Sesame seeds also have the highest phytosterol content of all the nuts and seeds commonly eaten in the United States, according to a study in the Journal of Agricultural and Food Chemistry.

Phytosterols are plant compounds that may reduce your cholesterol, enhance your immune system and even decrease your risk of certain cancers.

2. Sunflower Seeds

Sunflower seeds have a subtle nutty flavor and a tender texture, plus they're loaded with the antioxidant vitamin E and beneficial phytosterols.

They're also full of healthy monounsaturated and polyunsaturated fats, protein, zinc and selenium. Selenium has been found to help repair damaged cells in your body and inhibit the spread of cancer cells. Just a quarter cup of sunflower seeds gives you almost 31 percent of the recommended daily value for this healthy nutrient!

Alive in 5: Raw Gourmet Meals in Five Minutes

Love seeds? Want recipes? Alive in 5: Raw Gourmet Meals in Five Minutes has the raw seed recipes you crave, plus a host of other tasty raw food dishes that can be prepared in just a few minutes!

3. Pumpkin Seeds

Who can resist the sweet, nutty flavor and chewy texture of pumpkin seeds?
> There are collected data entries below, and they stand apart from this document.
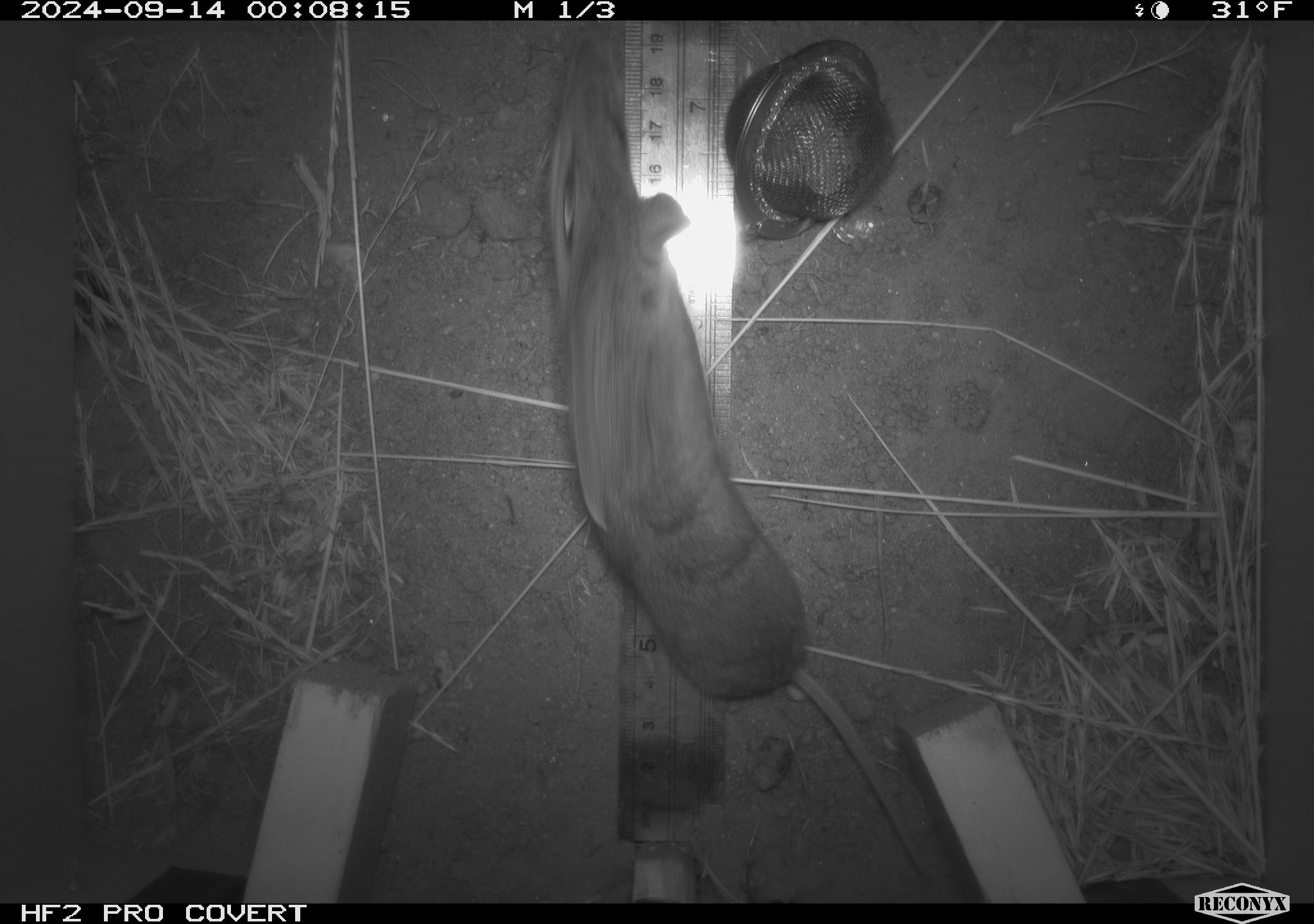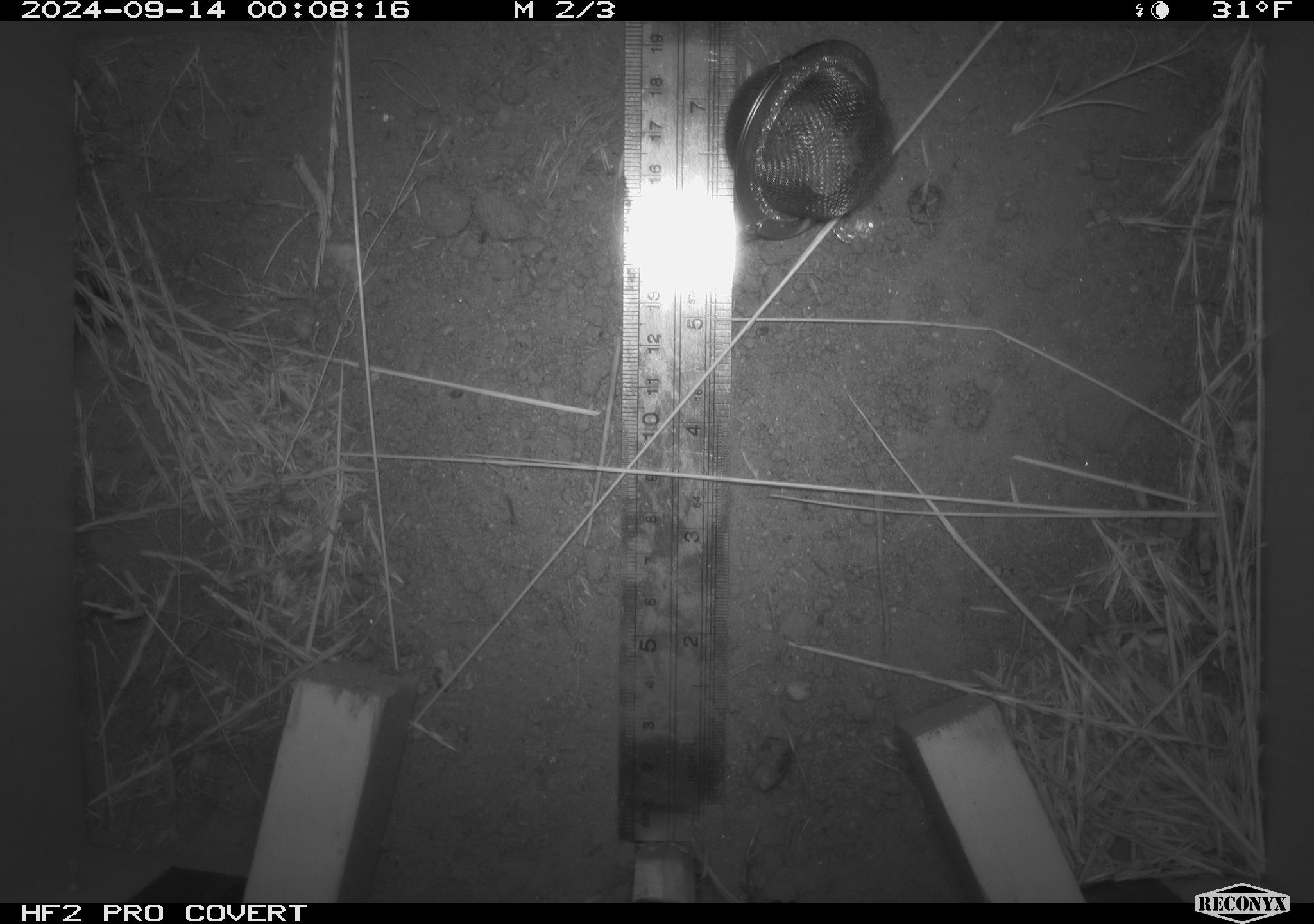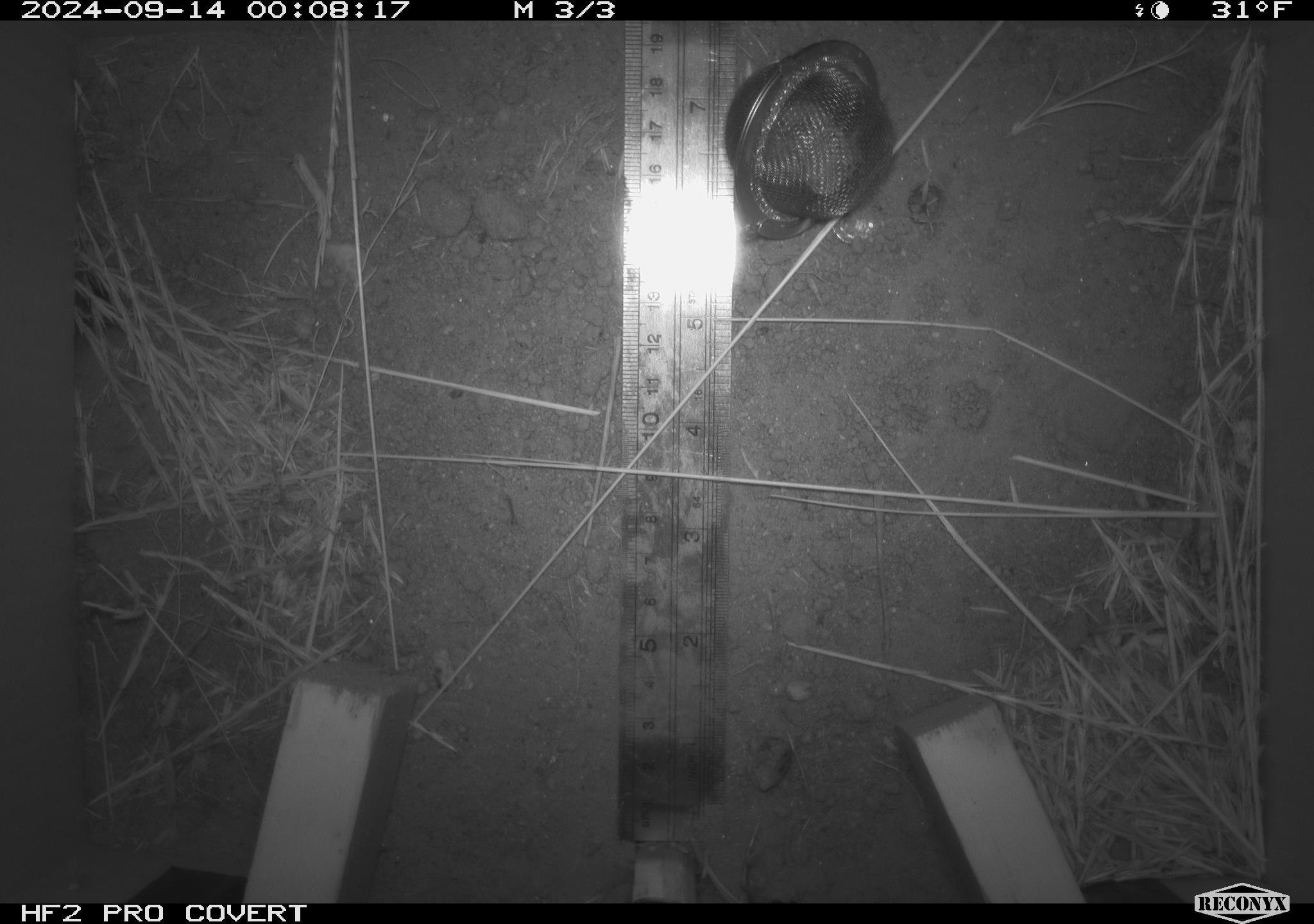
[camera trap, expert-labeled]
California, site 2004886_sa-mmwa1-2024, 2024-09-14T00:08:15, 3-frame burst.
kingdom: Animalia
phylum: Chordata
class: Mammalia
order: Rodentia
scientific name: Rodentia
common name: mouse species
Mouse species (Rodentia).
These nutrition powerhouses contain magnesium, manganese, phosphorous, iron, copper, protein, omega-3 fats, carotenoids and zinc.

Like other seeds, pumpkin seeds also contain beneficial phytosterols, along with compounds that may promote prostate health in men.

Animal studies have even shown that pumpkin seeds have anti-inflammatory properties, and adding them to the diet has a similar effect on reducing inflammatory symptoms as using non-steroidal anti-inflammatory drugs!

Pumpkin seeds have also been used traditionally to remove parasites from your body and treat urinary tract infections.

4. Hemp Seeds

Hemp seeds are sometimes referred to as the world's most nutritious seeds. They contain protein, essential fatty acids and fiber, are rich in antioxidants, such as vitamin E, and contain minerals, including magnesium, iron and zinc.

They also have a high content of phytosterols that may help:

  • Promote heart health

  • Reduce the risk of cardiac arrest

  • Maintain normal cholesterol levels

  • Treat certain cancers, including colon, breast and prostate

  • Delay the neurologic effects of Alzheimer's and Parkinson's diseases

  • Treat rheumatoid arthritis

  • Prevent and treat osteoporosis

  • Reduce inflammation

  • Treat atopic eczema and psoriasis

And don't worry, hemp seeds won't get you high. Whereas marijuana contains about 5 percent to 20 percent THC (the compound that produces the "high" associated with marijuana), hemp has a maximum limit of three-tenths of 1 percent, which is not nearly enough to produce any psychotropic effects.